Anna experiences severe impacts of schizophrenia and is highly cautious about interacting with people and accepting help. She was unaware of how hazardous her circumstances were. For example, Anna was pathologically paranoid about accessing and accepting financial support from Centrelink resulting in her being without an income for years and becoming severely malnourished. Her mental illness also caused extreme isolation and long-term homelessness. The most concerning factors were that she had no awareness of or insight into her illness and its impacts. The support she received from CNB needed to strike the right balance of urgency and gentleness in approach. Trust was established by working with Anna over a significant period of time, as she was initially resistant to any support and didn’t believe she required assistance.

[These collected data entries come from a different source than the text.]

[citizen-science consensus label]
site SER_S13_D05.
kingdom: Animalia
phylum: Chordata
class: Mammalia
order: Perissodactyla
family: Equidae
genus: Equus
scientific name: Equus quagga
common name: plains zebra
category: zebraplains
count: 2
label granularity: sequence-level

Her mental illness did not meet the criteria for involuntary admission to the hospital for assessment, but being so dangerously malnourished led to a blackout, fall, head injury and hospitalisation. The hospital called the manager at the backpackers’ accommodation (where Anna fell), who knew she was in contact with the homeless outreach workers at CNB. We were then able to connect with the treating team. The clinicians had identified that Anna was affected by mental illness. However, the additional observations provided by CNB about how this impacted her out in the community helped them escalate care for her both during her hospital admission and upon discharge.
Multiple visits by us to Anna in the hospital helped with building the critical levels of trust that resulted in her engagement with applying for a Centrelink payment. This was the tipping point. Once she entrusted CNB to help with Centrelink, she also accepted our offer to apply for a community housing property where she now safely resides, with support from the Northern Beaches Community Mental Health Service.
CNB continues to play a critical role in Anna’s care, given we were the first people she was able to trust to help her. The next challenge was to facilitate her recognising her need for ongoing support through the NDIS. This process was complicated because Anna does not understand that she has a psychosocial disability. However, the services provided under the NDIS are critical to her ability to sustain her tenancy. Through our advocacy, Anna was granted the highest amount available in her NDIS support package (equivalent to paying for full-time care). She now requires further assistance from our team to facilitate implementing this support package and engaging care providers (CNB does not receive any of these funds).
The complexity of Anna’s circumstances and our involvement demonstrates the out-of-scope support (beyond dealing with the presenting issue of homelessness) that was necessary from CNB. Without it, she would still be homeless, at great risk and missing out on vital care to which she is entitled. People as vulnerable and unwell as Anna require continuity of care.
We are committed to respecting and promoting our clients’ self-determination and dignity of choice. The practical application of these essential principles is not always straightforward. Individuals like Anna, who are significantly impacted by mental illness, but are not deemed to be sufficiently at risk to require involuntary mental health care, can easily fall through the cracks because access to critical support is contingent on their capacity or willingness to engage with service providers. We invest significant time with such clients to empower them to get to a place of voluntarily accepting the help they need and empowering them to make informed choices about their future.